Text segment START
For art lovers there’s the regional art gallery and a local arts trail where Bathurst artists open their studios to the public on the first full weekend of the month. If you are looking for good food and wine, try Maloufs Mediterranean/Lebanese restaurant in George Street, or Dogwood BX, an American style restaurant in Keppel Street. The ribs are to die for, as is the crispy southern style chicken, while the bar serves ice-cold beer, fine wine and some gob-smacking cocktails. 

FOLLOWING STURT

We tore ourselves away from Bathurst, our rough plan to follow Charles Sturt’s journey north along the Macquarie River to the Darling River. A couple of hours driving along backroads brought us to the impounded waters of Lake Burrendong, the only major dam on the Macquarie, though there are a number of smaller weirs and dams along its length. On the lake’s western shores is the Lake Burrendong State Park and Recreational Area and here there is a large caravan park along with a well-serviced boat ramp. However, the river below the dam wall was just flowing and our thoughts of a canoe jaunt were dashed. 

We didn’t linger, instead pushing on to Wellington which is the second oldest inland settlement in Aus. The town, situated on Macquarie River, has a couple of heritage listed buildings and a huge correctional centre just north of the town. We stopped briefly for lunch on the side of the depleted stream at the John Oxley Reserve, where there is a freecamp nearby.

Cruising the blacktop we bypassed Dubbo, even though it has a host of things to do and see, none more so than the Western Plains Zoo, which from a past visit we knew, is a beauty. Just downstream from Dubbo is the Terramungamine Reserve, a registered Indigenous heritage site that protects a large number of grinding grooves where Aboriginal people once formed and sharpened axe and spear heads. Nearby close to the river is a large parking area which is a popular freecamp for travellers. 

Our camp that night was further downstream at the Gin Gin Weir, where a goodly amount of water was running over the wall, other streams having joined the Macquarie below the Burrendong dam wall — thank goodness. 

Originally constructed to divert the river’s waters into Crooked Creek for irrigation purposes the wall was badly breached in the floods of 1903. Now just a few metres high, the stretch of water behind the wall is used as a pumping pool for the surrounding farms, while the area immediately downstream has a sandy beach and a few pleasant campsites.
Text segment END
Data section START
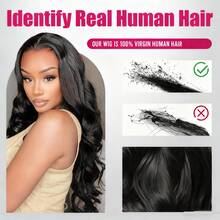 bling hair 200% Density Wear And Go Glueless Wigs Human Hair 7x5 9x6 Body Wave Lace Glueless Wigs Human Hair For Women 200% Density 6x4 5x5 Body Wave Glueless Human Hair Wigs For Women 30 32 34 Inch Invisi-Drawstring Strap Wear And Go Glueless Wigs Pre Plucked Pre Cut 13x4 Body Wave Lace Front Wigs Human Hair Invisible Strap 360 Kinky Straight Lace Closure Wigs Human Hair 180% Density Natural Black - Natural Black - View 10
Data section END
=== Exercise instructions ===
A - In the travel account, swap "lunch" for "morning tea" and give the passage starting at "We didn’t linger, instead" and ending at "a freecamp nearby.".
B - In the travel account, what was the Gin Gin Weir originally built to do?
C - Does the travel account support each statement? Answer yes or no, and quote the deciding words. (i) Lake Burrendong is the only major dam on the Macquarie. (ii) The travelers stopped to visit the Western Plains Zoo in Dubbo. (iii) The Gin Gin Weir wall was badly breached in floods in 1903.

=== Outputs for the tasks ===
A -
We didn’t linger, instead pushing on to Wellington which is the second oldest inland settlement in Aus. The town, situated on Macquarie River, has a couple of heritage listed buildings and a huge correctional centre just north of the town. We stopped briefly for morning tea on the side of the depleted stream at the John Oxley Reserve, where there is a freecamp nearby.

B - It was built to divert the river's waters into Crooked Creek for irrigation.

C -
(i) Yes: "the only major dam on the Macquarie"
(ii) No: "we bypassed Dubbo"
(iii) Yes: "the wall was badly breached in the floods of 1903"